__EXERCISE DIRECTIONS__:
Transcribe each record precisely; images stay out.

__MATERIAL TO PROCESS__:
_ _ _ _

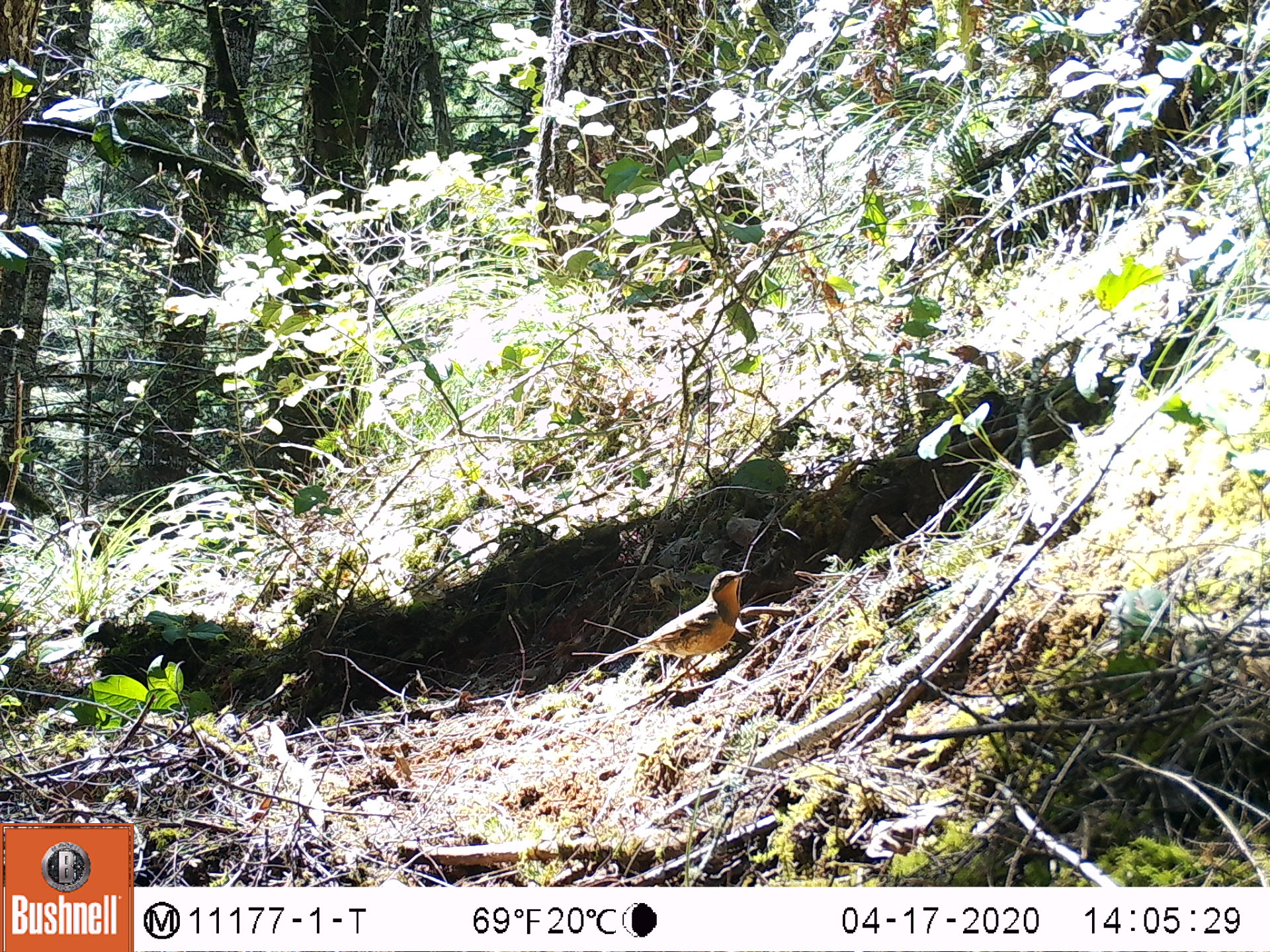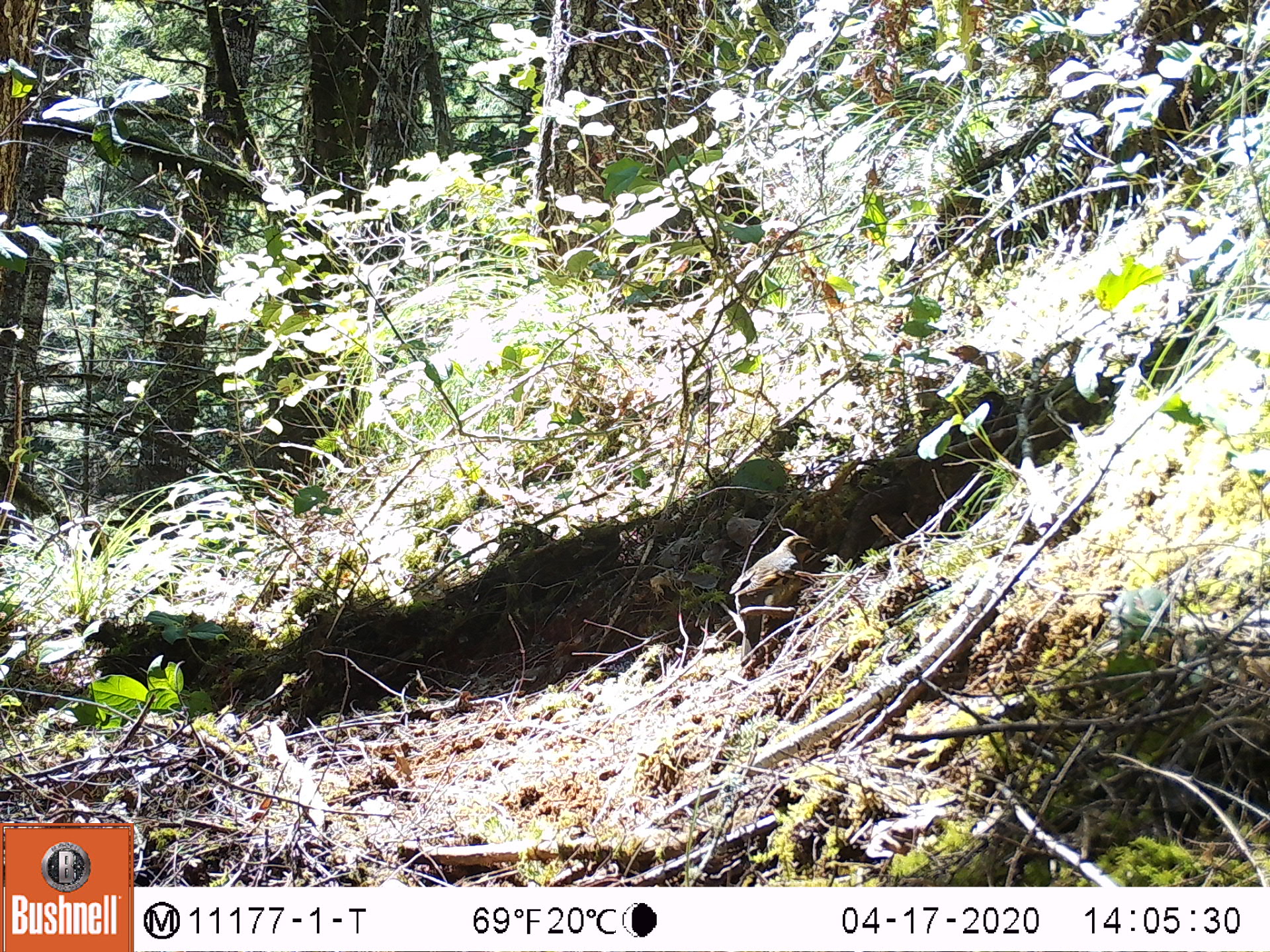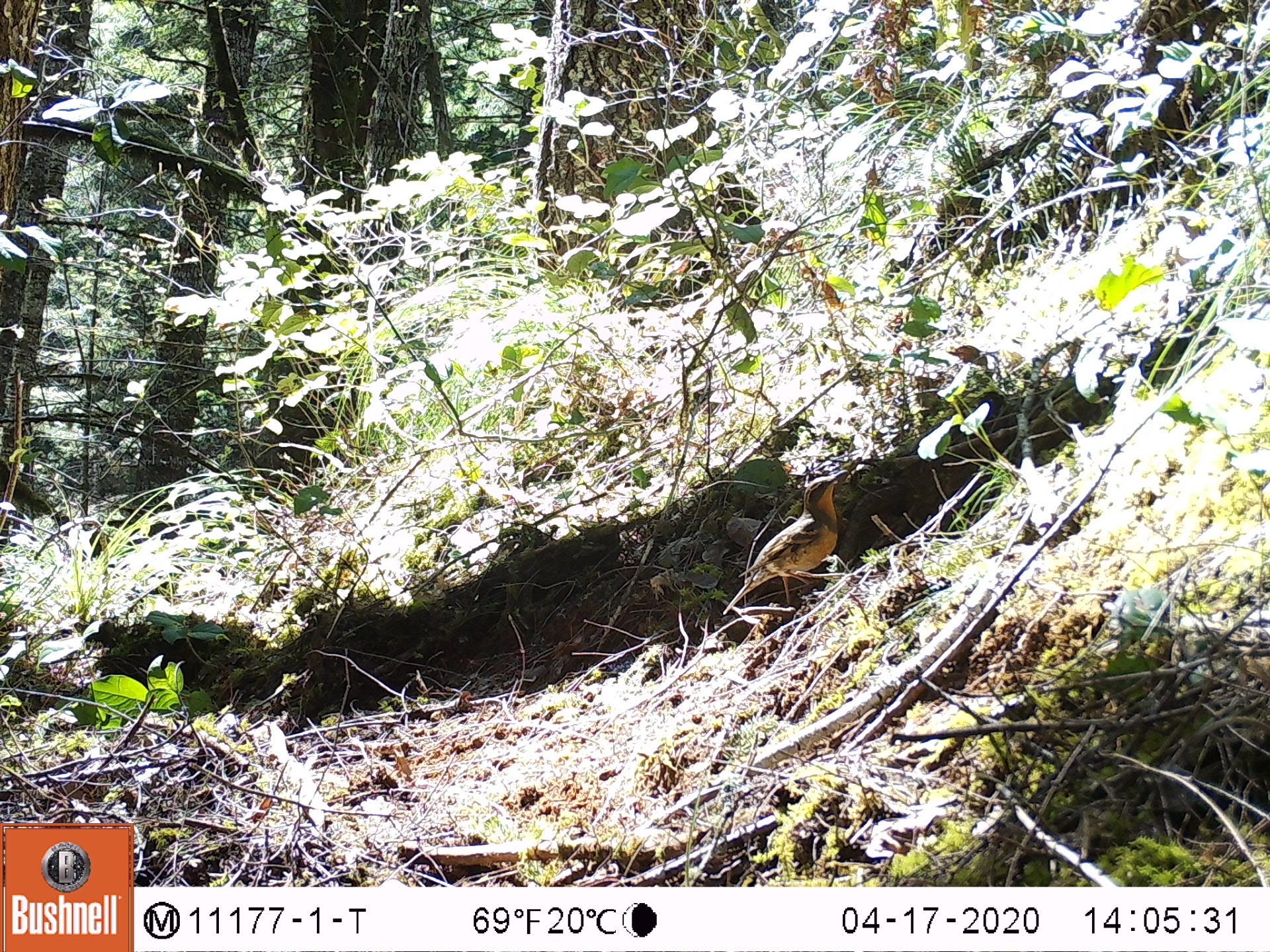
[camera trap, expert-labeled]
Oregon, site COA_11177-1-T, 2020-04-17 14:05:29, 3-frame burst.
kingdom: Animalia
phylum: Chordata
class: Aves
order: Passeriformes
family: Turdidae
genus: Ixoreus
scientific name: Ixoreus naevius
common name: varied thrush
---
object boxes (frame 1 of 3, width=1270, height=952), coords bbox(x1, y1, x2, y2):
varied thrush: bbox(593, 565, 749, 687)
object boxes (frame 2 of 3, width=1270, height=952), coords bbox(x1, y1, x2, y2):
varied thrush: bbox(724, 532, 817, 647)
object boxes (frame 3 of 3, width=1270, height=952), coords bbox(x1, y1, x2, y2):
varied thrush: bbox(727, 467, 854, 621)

_ _ _ _

__TASK RESPONSE__:
[camera trap, expert-labeled]
Oregon, site COA_11177-1-T, 2020-04-17 14:05:29, 3-frame burst.
kingdom: Animalia
phylum: Chordata
class: Aves
order: Passeriformes
family: Turdidae
genus: Ixoreus
scientific name: Ixoreus naevius
common name: varied thrush
---
object boxes (frame 1 of 3, width=1270, height=952), coords bbox(x1, y1, x2, y2):
varied thrush: bbox(593, 565, 749, 687)
object boxes (frame 2 of 3, width=1270, height=952), coords bbox(x1, y1, x2, y2):
varied thrush: bbox(724, 532, 817, 647)
object boxes (frame 3 of 3, width=1270, height=952), coords bbox(x1, y1, x2, y2):
varied thrush: bbox(727, 467, 854, 621)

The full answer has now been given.